PAGE TEXT:
□ □ □ □

Rushdie's stabbing has once again brought the focus back on Satanic Verses, the book that got Rushdie in so much trouble that he had to live fearing for his life for the past 33 years

Noted novelist Salman Rushdie was stabbed repeatedly ahead of a speaking event in Chautauqua, New York, on Friday, August 13, 2022. Rushdie was always living on borrowed time once Iran’s Ayatollah Khomeini issued a fatwa against him in February 1989. However, when it came to banning Satanic Verses, India was months ahead of Iran, banning the book in October 1988 much before any other country.

Rushdie was ironically going to discuss the topic, “America’s role as an asylum for writers and other artists in exile and as a home for freedom of creative expression”, before he was stabbed in America for his writings from over 3 decades back.

Rushdie’s stabbing has once again brought the focus back on Satanic Verses, the book that got Rushdie in so much trouble that he had to live fearing for his life for the past 33 years, ever since Iran issued a fatwa in his name in February 1989. Iran’s Ayatollah Khomeini issued a fatwa against Salman Rushdie on February 14 that year, but interestingly, they were not the first country to get upset over the Satanic Verses and ban it, that honour belongs to India.

Indian Prime Minister at the time, Rajiv Gandhi, had already shown his willingness to bow down to Islamists in the Shah Bano case in 1985, and he did it again by leading the world in banning Satanic Verses. Interestingly, India never banned the book outright, instead, they imposed the ban through Finance Ministry, imposing a ban on the import of the book under the Customs act.

□ □ □ □

DATASET SECTION:
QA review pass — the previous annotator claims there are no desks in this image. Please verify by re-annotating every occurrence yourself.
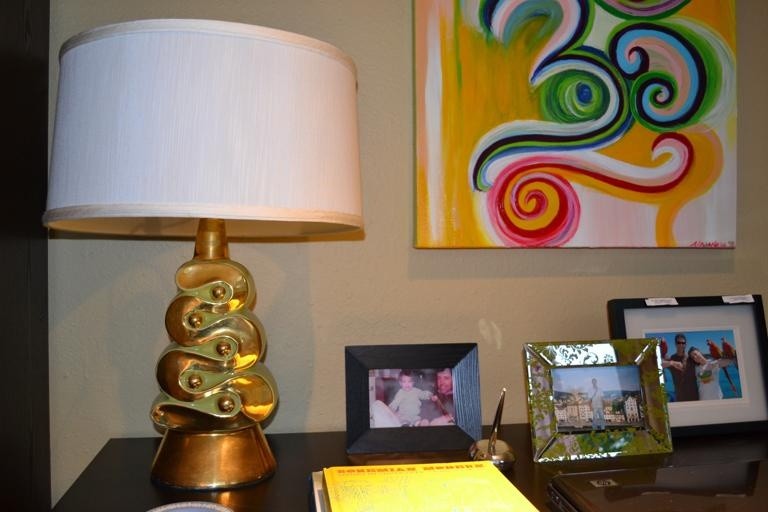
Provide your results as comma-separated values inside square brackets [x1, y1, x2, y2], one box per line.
[49, 420, 768, 512]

□ □ □ □

ACTIONS TO TAKE:
- a) Condense the paragraph of the article on Rushdie that begins "Indian Prime Minister at the time" into two short sentences, keeping its main facts.
- b) From the article on Rushdie, pull out the stretch from "Rushdie was ironically" through "3 decades back.", copying it word for word.

PROBLEM SOLUTIONS:
- a) Rajiv Gandhi, India's prime minister at the time, had already bowed to Islamists in the 1985 Shah Bano case and did so again by leading the world in banning Satanic Verses. The ban was not outright: the Finance Ministry barred the book's import under the Customs act.

- b)
Rushdie was ironically going to discuss the topic, “America’s role as an asylum for writers and other artists in exile and as a home for freedom of creative expression”, before he was stabbed in America for his writings from over 3 decades back.